- Task to carry out
Reproduce every one of the entries below word for word, omitting the pictures from your copy.

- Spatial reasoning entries
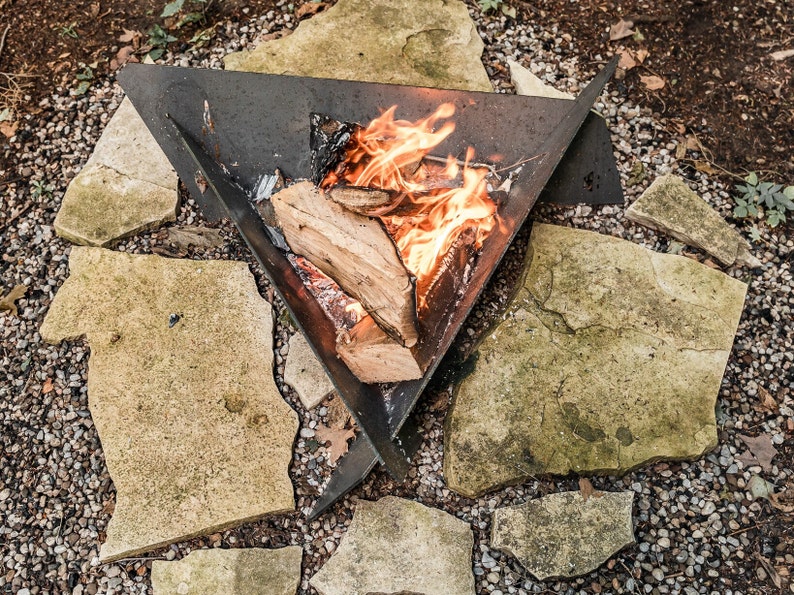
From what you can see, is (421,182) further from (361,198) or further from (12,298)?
(12,298)

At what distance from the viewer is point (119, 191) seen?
3.67 m

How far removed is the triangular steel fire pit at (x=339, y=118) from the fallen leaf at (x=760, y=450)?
1.34 metres

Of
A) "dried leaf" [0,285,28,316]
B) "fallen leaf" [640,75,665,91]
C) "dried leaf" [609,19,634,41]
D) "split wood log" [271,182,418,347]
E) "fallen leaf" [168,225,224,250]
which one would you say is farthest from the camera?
"dried leaf" [609,19,634,41]

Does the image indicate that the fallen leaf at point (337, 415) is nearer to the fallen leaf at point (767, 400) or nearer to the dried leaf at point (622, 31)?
the fallen leaf at point (767, 400)

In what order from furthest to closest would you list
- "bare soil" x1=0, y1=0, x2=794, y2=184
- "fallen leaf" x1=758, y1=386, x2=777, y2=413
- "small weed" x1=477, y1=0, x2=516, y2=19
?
"small weed" x1=477, y1=0, x2=516, y2=19, "bare soil" x1=0, y1=0, x2=794, y2=184, "fallen leaf" x1=758, y1=386, x2=777, y2=413

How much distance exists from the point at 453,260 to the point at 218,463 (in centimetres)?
138

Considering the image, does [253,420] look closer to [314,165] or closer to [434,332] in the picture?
[434,332]

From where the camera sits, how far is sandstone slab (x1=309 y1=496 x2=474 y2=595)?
2.75 m

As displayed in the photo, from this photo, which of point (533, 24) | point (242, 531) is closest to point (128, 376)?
point (242, 531)

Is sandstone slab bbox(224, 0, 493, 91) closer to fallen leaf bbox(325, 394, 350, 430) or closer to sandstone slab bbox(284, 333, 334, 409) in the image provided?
sandstone slab bbox(284, 333, 334, 409)

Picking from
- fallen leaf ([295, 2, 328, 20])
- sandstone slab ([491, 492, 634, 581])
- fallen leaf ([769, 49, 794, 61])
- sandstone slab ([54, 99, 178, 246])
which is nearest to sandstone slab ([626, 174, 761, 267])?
fallen leaf ([769, 49, 794, 61])

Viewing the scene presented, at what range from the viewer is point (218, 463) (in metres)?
3.00

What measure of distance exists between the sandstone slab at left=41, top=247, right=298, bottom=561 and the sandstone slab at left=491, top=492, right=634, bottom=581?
0.97m

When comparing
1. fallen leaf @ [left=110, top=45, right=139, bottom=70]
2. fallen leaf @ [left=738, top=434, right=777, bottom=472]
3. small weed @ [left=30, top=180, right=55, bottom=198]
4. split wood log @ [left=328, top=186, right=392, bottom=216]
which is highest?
split wood log @ [left=328, top=186, right=392, bottom=216]
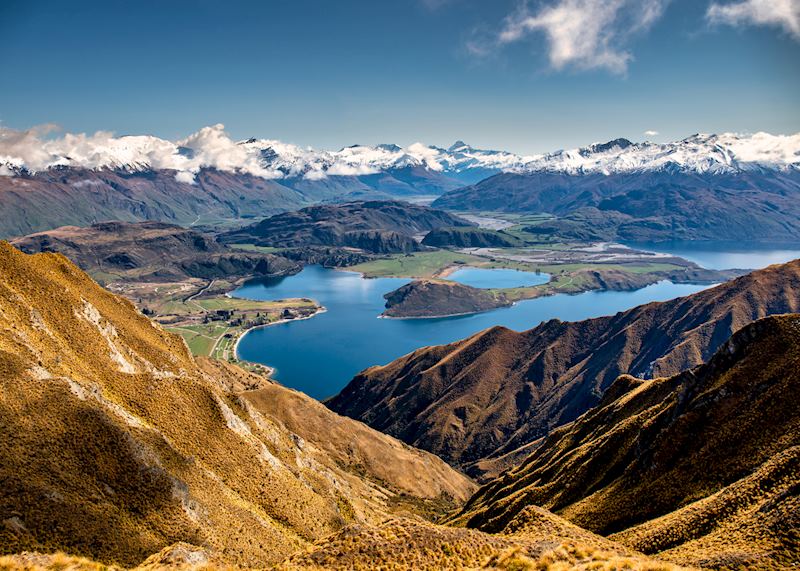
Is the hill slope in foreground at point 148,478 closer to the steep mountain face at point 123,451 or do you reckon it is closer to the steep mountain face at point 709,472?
the steep mountain face at point 123,451

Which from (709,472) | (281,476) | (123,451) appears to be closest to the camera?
(709,472)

- Expected answer
From what you can see, is (421,182) further from (361,198) or further from (12,298)?
(12,298)

At what distance from the viewer is point (119, 191) seen?
3.67 m

How far removed is the triangular steel fire pit at (x=339, y=118) from the fallen leaf at (x=760, y=450)?
1.34 metres

Of
A) "dried leaf" [0,285,28,316]
B) "fallen leaf" [640,75,665,91]
C) "dried leaf" [609,19,634,41]
D) "split wood log" [271,182,418,347]
E) "fallen leaf" [168,225,224,250]
which one would you say is farthest from the camera?
"dried leaf" [609,19,634,41]

Does the image indicate that the fallen leaf at point (337, 415) is nearer to the fallen leaf at point (767, 400) or nearer to the dried leaf at point (622, 31)?
the fallen leaf at point (767, 400)

In what order from furthest to closest would you list
- "bare soil" x1=0, y1=0, x2=794, y2=184
- "fallen leaf" x1=758, y1=386, x2=777, y2=413
- "small weed" x1=477, y1=0, x2=516, y2=19
?
"small weed" x1=477, y1=0, x2=516, y2=19, "bare soil" x1=0, y1=0, x2=794, y2=184, "fallen leaf" x1=758, y1=386, x2=777, y2=413

How much distance exists from the point at 453,260 to the point at 218,463 (in centimetres)?
138

Considering the image, does [253,420] look closer to [314,165] or closer to [434,332] in the picture?
[434,332]

From where the camera sits, how far is sandstone slab (x1=309 y1=496 x2=474 y2=595)?
2.75 m

As displayed in the photo, from this photo, which of point (533, 24) | point (242, 531) is closest to point (128, 376)?
point (242, 531)

Is sandstone slab bbox(224, 0, 493, 91) closer to fallen leaf bbox(325, 394, 350, 430) or closer to sandstone slab bbox(284, 333, 334, 409) in the image provided?
sandstone slab bbox(284, 333, 334, 409)

Picking from
- fallen leaf ([295, 2, 328, 20])
- sandstone slab ([491, 492, 634, 581])
- fallen leaf ([769, 49, 794, 61])
- sandstone slab ([54, 99, 178, 246])
which is nearest to sandstone slab ([626, 174, 761, 267])?
fallen leaf ([769, 49, 794, 61])

Viewing the scene presented, at what range from the viewer is point (218, 463) (in metres)?
3.00

What measure of distance exists between the sandstone slab at left=41, top=247, right=298, bottom=561 and the sandstone slab at left=491, top=492, right=634, bottom=581?
0.97m

When comparing
1. fallen leaf @ [left=110, top=45, right=139, bottom=70]
2. fallen leaf @ [left=738, top=434, right=777, bottom=472]
3. small weed @ [left=30, top=180, right=55, bottom=198]
4. split wood log @ [left=328, top=186, right=392, bottom=216]
which is highest?
split wood log @ [left=328, top=186, right=392, bottom=216]
Is the hill slope in foreground at point 148,478 closer to the steep mountain face at point 123,451 or do you reckon it is closer to the steep mountain face at point 709,472?
the steep mountain face at point 123,451

Which from (709,472) | (281,476) | (123,451) appears to be closest to the camera?
(709,472)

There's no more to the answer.